The Truth Behind The Invention Of The Soda Fountain

Before cans and efficient airtight bottles — heck, before home soda-making devices came about — people frequented their local drug store or soda fountain to get those sparkling, bubbly goods.

Soda was first envisioned in 1767 by a British chemist, Joseph Priestley. He identified several gases and did experiments with others, including carbon dioxide (then called fixed air), which is a component in bubbly beverages. He even imagined what a carbonation machine might look like. Priestley published what he discovered, and that later inspired other inventors.

He thought a carbonated drink would have some medicinal benefits for certain disorders and did his research with that in mind. "Although it ultimately proved ineffective in treating these disorders, the 'gasogene' that employed this technique later made possible the soda-water industry," wrote Britannica.

Several others would expand Priestley's work. Thomas Henry is credited as the first one to sell soda water for health purposes at his apothecary in Manchester, England, during the 1770s, according to Soft Drinks: Their Origins and History

Serving such bubbly drinks at the time proved challenging since bottles often leaked gas. "Henry recommended that all the bottles be very closely corked and sealed," according to the pamphlet. The apothecary's success inspired others to produce and sell medicinal waters, too.

The first soda fountains

Swiss scientist Johann Jacob Schweppe reworked Priestley's method and used a hand-cranked compression pump to create his carbonated water. Although, the company still exists worldwide, it also had bottling challenges in the beginning with their stoneware container quickly losing the drink's effervescence. Charles Plinth helped with this a bit when he invented the soda syphon in 1813. This helped the drink retain bubbles, but it wasn't ideal since "the syphons still had to be refilled at a facility that actually produced the carbonated liquid," according to Collectors Weekly

Benjamin Silliman, a Yale chemistry professor, also struggled to find the right product to store his soda waters. He had followed Priestley's work and believed that these carbonated waters could be mass produced and sold for medicinal purposes. He got a Nooth apparatus for experimentation and began studying the best way to put carbon dioxide into water. He came up with two products – Soda Water (a version to help stomach problems like indigestion) and Ballston Water (a more refined brand, which was named for Ballston Spa's mineral waters in Saratoga, NY).

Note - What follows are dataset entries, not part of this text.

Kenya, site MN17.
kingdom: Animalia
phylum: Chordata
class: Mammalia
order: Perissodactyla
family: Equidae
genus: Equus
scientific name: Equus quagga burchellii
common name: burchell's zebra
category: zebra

He began selling his drinks at a local apothecary and then decided to go big and open two pump rooms, or soda fountains. He sold his products at the Tontine coffeehouse and the City Hotel — both upscale venues.

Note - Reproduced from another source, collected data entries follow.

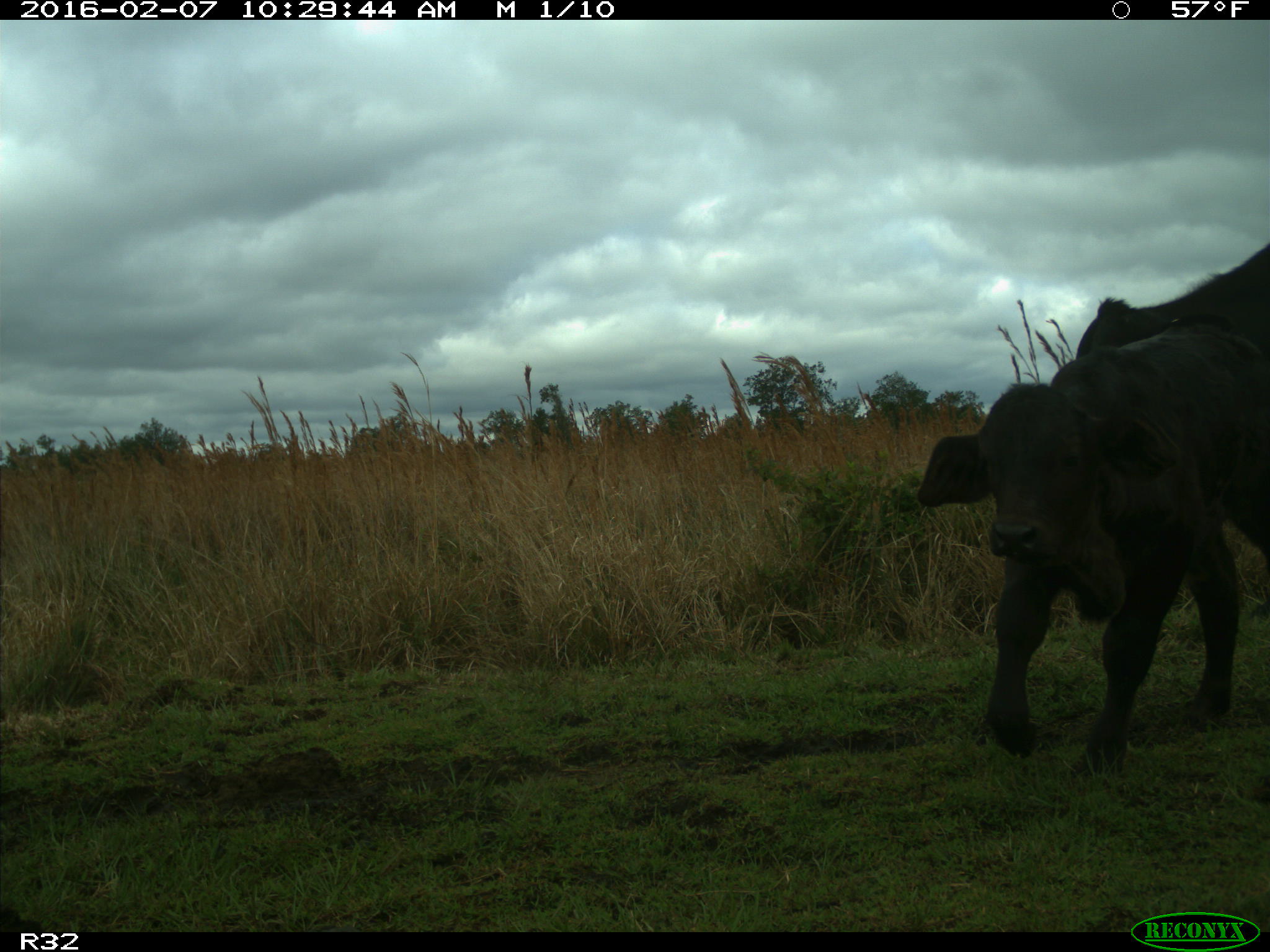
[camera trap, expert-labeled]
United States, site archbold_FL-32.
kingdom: Animalia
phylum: Chordata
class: Mammalia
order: Artiodactyla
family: Bovidae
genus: Bos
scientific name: Bos taurus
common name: domestic cow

The end of the soda fountain

Silliman marketed its medicinal benefits at a time when competing products emphasized the products exclusivity. "People who had better business sense than Silliman set up their pump rooms like a spa: You came to drink your carbonated water, but you hung around reading the free books and conversing with other intelligent people who were also there to drink carbonated water," said Anne Funderburg, author of Sundae Best: A History of Soda Fountains, to Collectors Weekly

Silliman eventually left the industry, forced out by all the competition. But soda shops continued as a trend for years. "Though the enterprise was never a commercial success for Silliman," wrote Connecticut History, "he is still credited with popularizing carbonated water in America." 

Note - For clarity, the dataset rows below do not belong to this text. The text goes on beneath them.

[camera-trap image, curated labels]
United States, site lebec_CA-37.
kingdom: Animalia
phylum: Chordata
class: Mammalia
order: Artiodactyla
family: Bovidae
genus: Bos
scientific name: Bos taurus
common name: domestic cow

The demise of the soda fountain started in 1899 when Coca-Cola hired Joseph Whitehead and Benjamin Thomas to oversee the bottling of their drinks, according to Collectors Weekly. They did such a good job that by the end of 1920, Coca-Cola in bottles outsold the fountain products. The increase of roadside stands popping up — making cold, refreshing drinks easily available — also hastened the end of the era.